What this task involves =>
Starting from the line containing "At what distance", write out every remaining line exactly, the last one included.

Material provided =>

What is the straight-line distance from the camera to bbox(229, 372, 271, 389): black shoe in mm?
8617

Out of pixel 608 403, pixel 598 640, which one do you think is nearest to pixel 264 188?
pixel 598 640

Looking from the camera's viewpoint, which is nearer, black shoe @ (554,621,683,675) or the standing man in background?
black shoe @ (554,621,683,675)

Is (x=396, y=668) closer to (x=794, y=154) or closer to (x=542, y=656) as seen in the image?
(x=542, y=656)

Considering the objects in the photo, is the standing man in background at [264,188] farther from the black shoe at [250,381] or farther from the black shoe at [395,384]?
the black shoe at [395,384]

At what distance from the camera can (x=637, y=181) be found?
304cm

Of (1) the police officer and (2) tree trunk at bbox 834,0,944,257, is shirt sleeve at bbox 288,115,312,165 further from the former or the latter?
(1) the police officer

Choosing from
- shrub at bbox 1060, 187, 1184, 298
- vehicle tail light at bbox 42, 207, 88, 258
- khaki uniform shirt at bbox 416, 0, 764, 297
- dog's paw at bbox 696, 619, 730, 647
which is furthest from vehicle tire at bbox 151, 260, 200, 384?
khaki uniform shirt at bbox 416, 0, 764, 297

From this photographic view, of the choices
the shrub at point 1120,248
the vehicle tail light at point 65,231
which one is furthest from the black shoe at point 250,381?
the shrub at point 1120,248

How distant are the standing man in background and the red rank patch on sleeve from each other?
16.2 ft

Solution to this problem =>
At what distance from the camera can (x=637, y=181) be found?
304cm

Of (1) the police officer and (2) tree trunk at bbox 834,0,944,257, is shirt sleeve at bbox 288,115,312,165 further from the former or the latter?
(1) the police officer

Choosing from
- shrub at bbox 1060, 187, 1184, 298
- vehicle tail light at bbox 42, 207, 88, 258
- khaki uniform shirt at bbox 416, 0, 764, 297
- dog's paw at bbox 696, 619, 730, 647
which is furthest from vehicle tire at bbox 151, 260, 200, 384?
khaki uniform shirt at bbox 416, 0, 764, 297

From this photographic view, of the choices
the shrub at point 1120,248
the vehicle tail light at point 65,231
which one is furthest from the black shoe at point 250,381?
the shrub at point 1120,248

How distant are the standing man in background and the red rank patch on sleeve from each other?
16.2 ft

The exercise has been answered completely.